More and more cinematographers are taking a stand against the advancements of digital technology when it comes to movie making, and it looks like Star Wars: Episode IX will play a part in that debate.
Director Colin Trevorrow said during a press conference at the Sundance Film Festival on Thursday that he prefers period pictures shot on film rather than digital cameras, Variety reports. As a result, Episode IX will also be shot on film.
“There’s something in my brain that says, ‘well they didn’t have video cameras then,’” Trevorrow said, which is indeed true. Many of “them” didn’t have any cameras to shoot anything as a matter of fact.
As for the final Star Wars episode in the new trilogy, Trevorrow joked that it too is “a period film,” that “happened a long time ago.” On that, we couldn’t agree more. It all happened a long, long time ago.
Trevorrow, who also directed Jurassic World recently, isn’t the only renowned director in love with shooting on film. Christopher Nolan used film with Interstellar and Inception. Fruitvale Station’s Rachel Morrison is one other example. And, of course, we can’t forget Quentin Tarantino, who’s also committed to film, with The Hateful Eight representing his most recent argument in that debate.

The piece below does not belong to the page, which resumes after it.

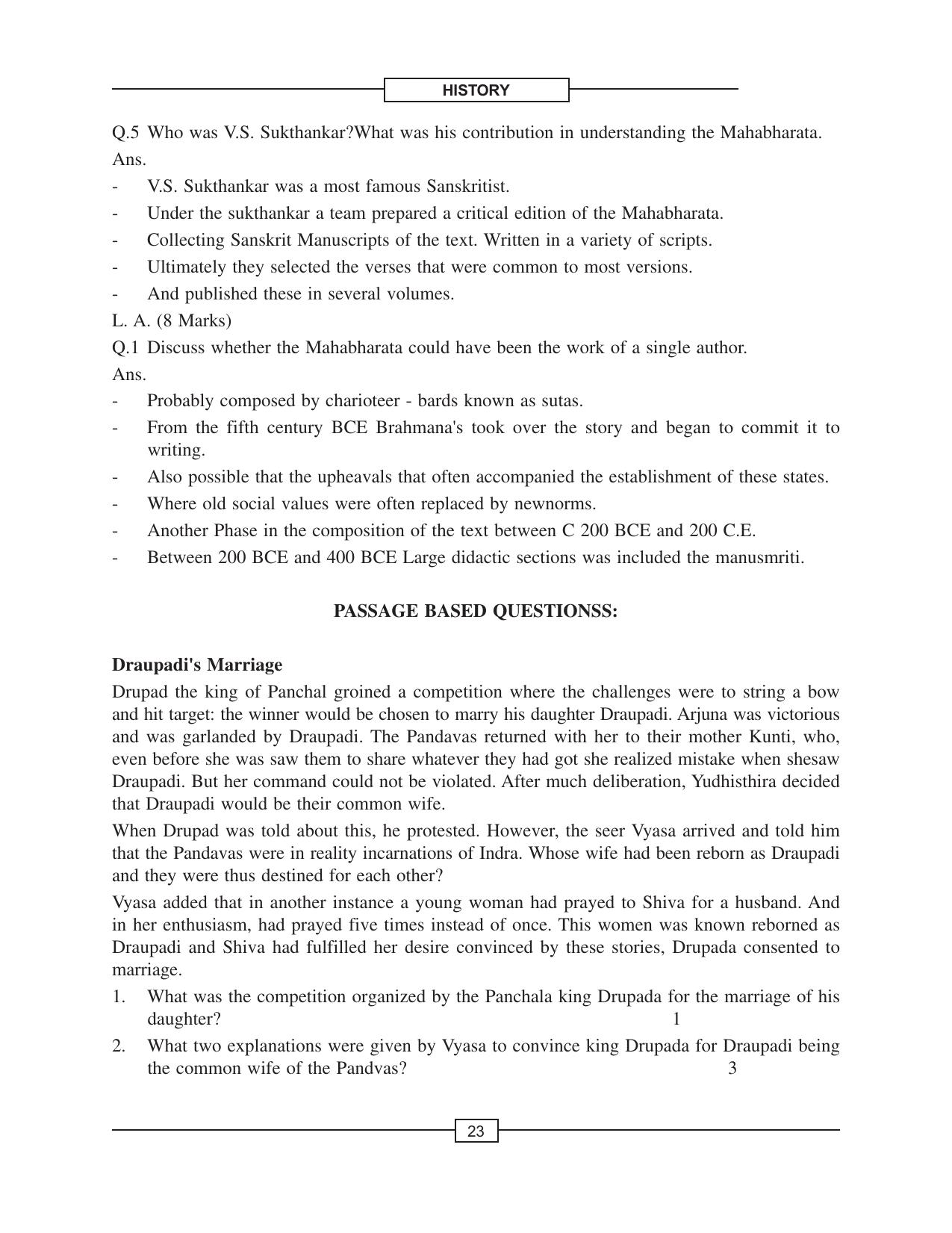 CBSE Class 12 History Kinship Caste and Class Early Societies - Page 5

Trevorrow doesn’t want to see celluloid turned into vinyl, and said directors have to evangelize the benefits of celluloid over digital. The director, however, did not mention anything about the plot of his Star Wars episode, so we’ll just have to wait.
There’s a long way to go until Star Wars IX starts shooting, with Episode VIII’s premiere having already been delayed by more than six months to December 2017.